[PATCH v2] wifi: mt76: fix potential memory leakage

Sujuan Chen (陈素娟) Sujuan.Chen at mediatek.com
Thu Jan 5 20:04:56 PST 2023


On Fri, 2022-12-23 at 00:57 +0100, lorenzo at kernel.org wrote:
> > > On Thu, 2022-12-22 at 10:44 +0100, lorenzo at kernel.org wrote:
> > > > > On Wed, 2022-12-21 at 19:02 +0100, Lorenzo Bianconi wrote:
> > > > > > On Dec 21, Felix Fietkau wrote:
> > > > > > > Hi Sujuan,
> > > > > > > 
> > > > > > > > Yes, it is so expensive, but if no memcopy, it will
> > > > > > > > casue
> > > > > > > > memory
> > > > > > > > fragmentation (we hit this issue in internal SQC).
> > > > > > > > 
> > > > > > > > as we know, wed needs to exchange rx pkt(belongs to wed
> > > > > > > > rx
> > > > > > > > buffer
> > > > > > > > manager) with wifi driver(dma rx data queue) by
> > > > > > > > exchanging
> > > > > > > > wfdma
> > > > > > > > dmad
> > > > > > > > to ensure the free wed rx buffer.
> > > > > > > > 
> > > > > > > > it is possiable that a large number of buffer has been
> > > > > > > > exchanged
> > > > > > > > to wed
> > > > > > > > and can not come back to wlan driver. So, the memory
> > > > > > > > from the
> > > > > > > > same 32K
> > > > > > > > page cache is unable to be released, and it will be
> > > > > > > > failed at
> > > > > > > > page_frag_alloc in mt76_dma_rx_fill.
> > > > > > > > 
> > > > > > > > Any ideas but memcopy?
> > > > > > > 
> > > > > > > A simple solution would be to simply allocate single
> > > > > > > pages, or
> > > > > > > half-page fragments.
> > > > > > > 
> > > > > > > - Felix
> > > > > > > 
> > > > > > 
> > > > > > A simple approach would be allocating a single page for
> > > > > > each rx
> > > > > > buffer.
> > > > > > 
> > > > > > @Sujuan: can you please double check if it is ok from
> > > > > > performance
> > > > > > and
> > > > > > memory
> > > > > > 	 fragmentation point of view? If not I guess we can try
> > > > > > to
> > > > > > optimize it
> > > > > > 	 and allocate multiple buffers in the same page
> > > > > > tweeking page
> > > > > > refcount.
> > > > > > 
> > > > > > (this patch must be applied on top of Felix's dma fix).
> > > > > > 
> > > > > 
> > > > > Allocating single page for each rx buffer avoids memory
> > > > > fragmentation,
> > > > > but it always uses 4K for one rx pkt which only needs 2K,
> > > > > right?
> > > > 
> > > > correct, we can optimize it allocating multiple buffers (in
> > > > this case
> > > > 2,
> > > > assuming 4K pages) in a single page and recycling the page.
> > > > 
> > > > > 
> > > > > I guess performance would be worse without page cache.

# # # #

### Tasks to complete:
A. In the mt76 memory leakage thread, at which function call does the allocation fail when the 32K page cache cannot be released?
B. Please carry the mt76 memory leakage thread on past its final line with a reply that follows from it.

# # # #

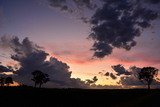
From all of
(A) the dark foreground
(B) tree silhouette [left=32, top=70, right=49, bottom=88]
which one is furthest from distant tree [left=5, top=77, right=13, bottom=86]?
(A) the dark foreground

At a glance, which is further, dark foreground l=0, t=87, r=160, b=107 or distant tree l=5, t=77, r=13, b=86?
distant tree l=5, t=77, r=13, b=86

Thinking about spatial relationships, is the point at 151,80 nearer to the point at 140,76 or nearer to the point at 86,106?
the point at 140,76

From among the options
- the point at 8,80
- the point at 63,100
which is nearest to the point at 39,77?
the point at 8,80

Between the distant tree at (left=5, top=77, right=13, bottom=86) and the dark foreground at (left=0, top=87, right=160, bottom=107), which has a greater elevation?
the distant tree at (left=5, top=77, right=13, bottom=86)

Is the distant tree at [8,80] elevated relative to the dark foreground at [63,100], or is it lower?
elevated

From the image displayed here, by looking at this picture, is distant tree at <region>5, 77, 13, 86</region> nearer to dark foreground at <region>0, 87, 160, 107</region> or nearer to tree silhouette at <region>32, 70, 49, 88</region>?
tree silhouette at <region>32, 70, 49, 88</region>

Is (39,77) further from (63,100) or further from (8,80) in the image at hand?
(63,100)

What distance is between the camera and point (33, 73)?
14625 cm

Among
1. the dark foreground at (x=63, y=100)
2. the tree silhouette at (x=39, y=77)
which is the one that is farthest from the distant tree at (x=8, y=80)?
the dark foreground at (x=63, y=100)

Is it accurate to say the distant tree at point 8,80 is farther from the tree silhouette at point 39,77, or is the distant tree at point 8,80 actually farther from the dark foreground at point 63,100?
the dark foreground at point 63,100

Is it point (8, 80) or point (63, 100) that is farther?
point (8, 80)

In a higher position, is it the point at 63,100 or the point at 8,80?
the point at 8,80

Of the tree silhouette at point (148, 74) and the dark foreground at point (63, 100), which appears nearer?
the dark foreground at point (63, 100)

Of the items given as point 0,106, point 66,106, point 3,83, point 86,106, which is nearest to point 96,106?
point 86,106
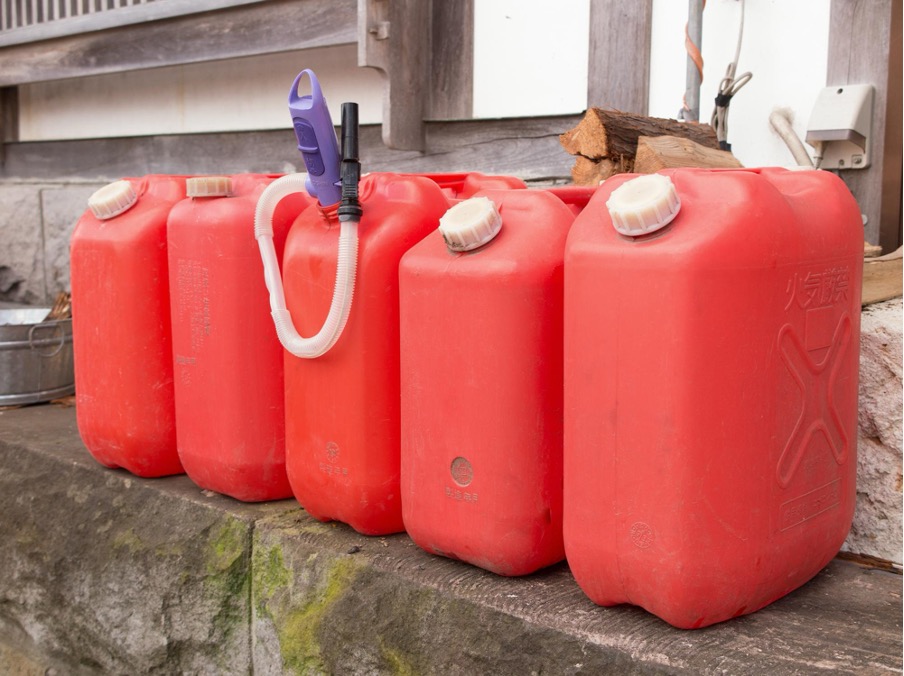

# # # #

### Answers by task:
A. It fails at page_frag_alloc in mt76_dma_rx_fill.

B.
> > > > 
> > > > I think it is a trade-off
> > > > 
> > > > > We have tested on the mtk private driver, 7% drop in
> > > > > throughput
> > > > > when
> > > > > setting the 4K page cache compared to the 32K page cache.
> > > > > and 10% drop when use slab to allocate buffer.
> > > > 
> > > > IIUC you tested with PAGE_FRAG_CACHE_MAX_SIZE set to 4K (or
> > > > with a
> > > > private
> > > > page_frag_alloc() implementation) and you avoided memory
> > > > allocation
> > > > failures due to fragmentation but you got ~ 7% drop in
> > > > throughput,
> > > > correct?
> > > > I think this is quite expected since we need to refill ~ 8
> > > > times more
> > > > the
> > > > page cache.
> > > > 
> > > > Not considering memory fragmentation, have you measured the
> > > > impact of
> > > > the
> > > > memcpy of a full buffer?
> > > > 
> > > 
> > > well, for pure sw path, it maybe ~300M drop (not sure) when using
> > > memcpy(5G/HE80/4*4).
> > > but we do memcpy only when wed on, atfer a few unbinding pkts,
> > > then all
> > > flows are offloaded by hw. it is also a trade-off~
> > 
> > I guess we have quite a big impact if we enable wed and we do not
> > actually
> > offload any flow (or we do not enable hw flowtable in netfilter),
> > dont' we?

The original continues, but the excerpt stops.